» **Excerpted text**
..............................
ID:148231
 
I'm quite happy with the upcoming XML library (currently in the queue to be released on BYONDscape), but there is one problem I need to deal with:

It leaks like a sieve.

An XML document is parsed, and each element is turned into an object, so you get a tree (object graph) of objects, with parents having references to their children, and children references to their parents.

These references mean that objects never naturally get garbage collected, since someone always has a reference to them.

Is there some design approach around this, or am I forced to tell users they must always manually delete their XML trees?
Whenever I have to deal with vigorously referenced objects like that, the only way I know of to force garbage collection is to auto-delete an object on a timer. There might be some way you could remove some references but leave others intact, so for example a tree's references might be set to propagate downward but not upward--even temporarily, for the purposes of aiding garbage collection.

I deduced that a single-linked list won't have this problem if the head of the list is no longer referenced by anything, but a double-linked list will be impossible to remove. Unfortunately a single-linked list is harder to work with, and it only barely improves the garbage collection woes.

Ultimately this could be cleared up by BYOND incorporating the concept of internal references, where a reference needn't count for anything. A new special form of var might work for that, such as var/ref. (It'd also need a tmp counterpart, or at least to work with var/ref/tmp or var/tmp/ref.)

Lummox JR
In response to Lummox JR
Lummox JR wrote:
Whenever I have to deal with vigorously referenced objects like that, the only way I know of to force garbage collection is to auto-delete an object on a timer.

Yeah but the user may have a reference to it, for an arbitrary amount of time...this would be doable if I could get my hands on the reference count, though. Then the library could track all existing XML trees, and on a timer it could check for those where the root had no more references than it had children, and delete it.

Unfortunately a single-linked list is harder to work with, and it only barely improves the garbage collection woes.

Yeah you can't seriously navigate without knowing your parent.


Ultimately this could be cleared up by BYOND incorporating the concept of internal references, where a reference needn't count for anything. A new special form of var might work for that, such as var/ref. (It'd also need a tmp counterpart, or at least to work with var/ref/tmp or var/tmp/ref.)

Now that's an interesting idea, and certainly more elegant than my proposed solution above (exposing reference counts probably only leads to evil temptations anyway).
..............................
» **Data block**
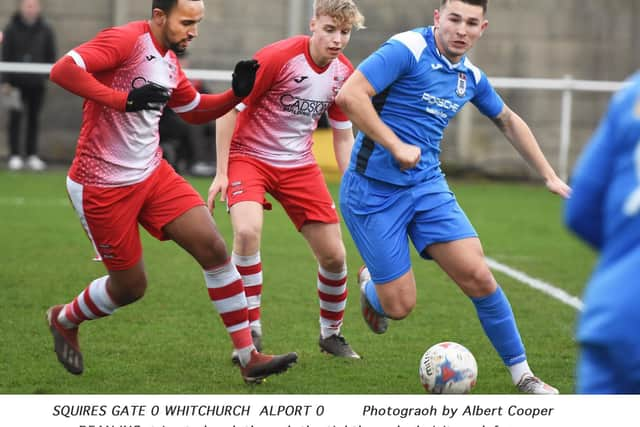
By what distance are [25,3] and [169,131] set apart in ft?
8.26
..............................
» **Written tasks**
[1] From the forum thread on the leaking XML library, reproduce verbatim the stretch from "I'm quite happy" through "reference to them.".
[2] Continue the forum thread on the leaking XML library, starting right after its final sentence.

» **Responses for each task**
[1]
I'm quite happy with the upcoming XML library (currently in the queue to be released on BYONDscape), but there is one problem I need to deal with:

It leaks like a sieve.

An XML document is parsed, and each element is turned into an object, so you get a tree (object graph) of objects, with parents having references to their children, and children references to their parents.

These references mean that objects never naturally get garbage collected, since someone always has a reference to them.

[2]
Hmm, I wonder if this is what is meant by "weak references"; I've seen the concept bandied about in Perl, and perhaps that's why the Perl XML library I use doesn't have this problem...
In response to Deadron
Deadron wrote:
Ultimately this could be cleared up by BYOND incorporating the concept of internal references, where a reference needn't count for anything. A new special form of var might work for that, such as var/ref. (It'd also need a tmp counterpart, or at least to work with var/ref/tmp or var/tmp/ref.)

Now that's an interesting idea, and certainly more elegant than my proposed solution above (exposing reference counts probably only leads to evil temptations anyway).

Hmm, I wonder if this is what is meant by "weak references"; I've seen the concept bandied about in Perl, and perhaps that's why the Perl XML library I use doesn't have this problem...

Likely enough it is; I can't think of a more logical explanation for the term. It only makes sense that some references would be used only to track an item while it exists, but not necessarily keep it from being deleted. BYOND greatly simplifies the problem in that it can null out bad references, too, so in theory this could be an easy feature creep.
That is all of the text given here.